Lawyers and law firms should take care to review all of their advertising and marketing materials, as the rule requires. Having an outside individual or firm create and disseminate the advertisement will not permit the lawyer to avoid responsibility for ensuring that the advertisement complies with the rules.
DR 2-102 has been updated to include rules about internet domain names.
DR 2-103 is the section of the Code which deals with 'solicitation,' which is defined as an advertisement initiated by a lawyer or firm targeted to a specific recipient or group of recipients, their family members or legal representatives, the primary purpose of which is the retention of the law firm. A communication is not considered a solicitation if it is in response to a specific request of a prospective client.
In contrast to advertisements, solicitations must be filed with the disciplinary committee, and a copy of the solicitation, along with a list of recipients must be retained by the lawyer or firm for a period of not less than three years.
The rules regarding solicitations do not apply where the recipient is a close friend, relative, former or existing client, they do not apply to a law firm's website, unless the site is directed or targeted at prospective clients affected by an actual event or an identifiable defendant.
Presumably, a lawyer or law firm that created a website targeted towards individuals affected by a specific event, such as Hurrican Katrina, or a specific defendant, such as those affected by an E-coli outbreak at a particular restaurant, would be considered a solicitation and would be subject to the rules contained in this section.
Similarly, it would seem that any direct mail marketing which targets potential clients (as oppposed to existing or former clients) would be subject to the solicitation rules as well.
Notably, the rule prohibits solicitation in person, by telephone contact or real-time computer-accessed communication (i.e. according to my reading of the rules, cold calling is prohibited) unless the recipient is a former or existing client, relative or close friend.
The solicitation rules also prohibit contacting prospective clients in personal injury or wrongful death matters within the first 30 days following an event or incident, unless the claim requires a filing within 30 days as a legal precedent to bringing the claim, in which case the waiting period is 15 days.
DR 7-111 is a new section regarding communication after incidents involving personal injury or wrongful death. The section also imposes a 30 day waiting period for unsolicited communication to those involved in the incident, as well as their employees, legal representatives or family members. Subsection (b) notes, however, that the provision not only applies to attorneys seeking to be retained by the injured party, but also applies to lawyers or their agents, employees, etc. who represent "actual or potential defendants or entities that may defend and/or indemnify said defendants."
Thus, the new section targets not only what may be perceived as the 'ambulance chasing' lawyers seeking to take advantage of the injured and their family members immediately after an accident, but also at the insurance companies or representatives of potential defendants seeking to obtain a release in exchange for a minimal settlement before the injured party and/or family has an opportunity to fully evaluate the claim and the injuries involved.
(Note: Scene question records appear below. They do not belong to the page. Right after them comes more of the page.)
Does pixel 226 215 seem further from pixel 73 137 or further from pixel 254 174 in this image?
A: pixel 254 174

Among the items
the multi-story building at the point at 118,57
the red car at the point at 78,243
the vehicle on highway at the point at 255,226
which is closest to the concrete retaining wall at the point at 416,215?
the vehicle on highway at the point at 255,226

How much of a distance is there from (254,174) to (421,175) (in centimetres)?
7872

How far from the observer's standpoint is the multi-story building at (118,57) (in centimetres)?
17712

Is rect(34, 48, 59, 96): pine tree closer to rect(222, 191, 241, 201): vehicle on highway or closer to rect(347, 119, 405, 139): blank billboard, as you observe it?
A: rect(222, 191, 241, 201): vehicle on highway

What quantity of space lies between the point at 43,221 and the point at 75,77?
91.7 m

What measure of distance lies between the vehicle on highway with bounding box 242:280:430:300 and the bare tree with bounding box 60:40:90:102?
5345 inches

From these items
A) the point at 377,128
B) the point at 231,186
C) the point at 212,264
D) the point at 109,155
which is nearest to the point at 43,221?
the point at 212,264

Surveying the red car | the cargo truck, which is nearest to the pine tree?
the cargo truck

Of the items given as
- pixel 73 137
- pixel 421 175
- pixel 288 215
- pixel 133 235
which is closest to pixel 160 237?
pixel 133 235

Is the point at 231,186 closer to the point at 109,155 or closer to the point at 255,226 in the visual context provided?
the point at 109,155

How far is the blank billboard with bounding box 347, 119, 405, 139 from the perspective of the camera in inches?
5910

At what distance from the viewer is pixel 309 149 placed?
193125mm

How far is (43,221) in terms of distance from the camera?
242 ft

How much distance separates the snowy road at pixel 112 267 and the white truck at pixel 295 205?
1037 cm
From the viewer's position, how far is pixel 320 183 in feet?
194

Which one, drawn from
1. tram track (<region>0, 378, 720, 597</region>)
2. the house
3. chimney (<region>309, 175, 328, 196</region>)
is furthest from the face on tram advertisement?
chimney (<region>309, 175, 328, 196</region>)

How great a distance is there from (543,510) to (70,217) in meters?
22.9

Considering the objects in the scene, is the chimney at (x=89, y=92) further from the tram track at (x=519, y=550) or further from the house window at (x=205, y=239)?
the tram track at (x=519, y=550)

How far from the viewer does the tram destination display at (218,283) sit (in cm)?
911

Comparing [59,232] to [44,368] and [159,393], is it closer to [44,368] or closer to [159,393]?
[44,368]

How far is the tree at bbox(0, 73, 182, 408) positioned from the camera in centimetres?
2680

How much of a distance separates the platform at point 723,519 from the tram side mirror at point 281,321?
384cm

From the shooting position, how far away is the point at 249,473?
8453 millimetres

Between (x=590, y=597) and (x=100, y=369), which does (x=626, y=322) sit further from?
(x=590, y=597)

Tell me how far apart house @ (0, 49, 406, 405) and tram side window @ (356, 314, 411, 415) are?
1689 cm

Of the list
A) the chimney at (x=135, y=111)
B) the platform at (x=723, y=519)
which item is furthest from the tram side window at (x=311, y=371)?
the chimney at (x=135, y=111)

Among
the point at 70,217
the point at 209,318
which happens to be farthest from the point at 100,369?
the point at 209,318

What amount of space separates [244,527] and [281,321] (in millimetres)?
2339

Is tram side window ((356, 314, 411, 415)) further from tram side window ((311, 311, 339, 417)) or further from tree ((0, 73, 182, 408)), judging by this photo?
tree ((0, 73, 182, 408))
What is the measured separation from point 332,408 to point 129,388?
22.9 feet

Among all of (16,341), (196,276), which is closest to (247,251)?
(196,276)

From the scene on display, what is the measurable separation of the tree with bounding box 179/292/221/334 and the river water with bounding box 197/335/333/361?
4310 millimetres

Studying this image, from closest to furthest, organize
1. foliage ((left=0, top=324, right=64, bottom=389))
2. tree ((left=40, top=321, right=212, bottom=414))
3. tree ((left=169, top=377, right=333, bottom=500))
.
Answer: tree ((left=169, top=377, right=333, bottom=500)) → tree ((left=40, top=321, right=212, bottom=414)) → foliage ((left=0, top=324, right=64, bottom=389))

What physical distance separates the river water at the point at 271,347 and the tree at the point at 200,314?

This is a curious addition to the Code of Professional Responsibility, as it purportedly governs the actions of non-lawyers (such as insurance companies and their representatives) who may not be under the control of lawyers.
** This post is not intended to serve as legal advice, and is not a comprehensive or exhaustive review of the changes to the rules, which can be found in their entirety here. I encourage all practitioners to review these rules themselves.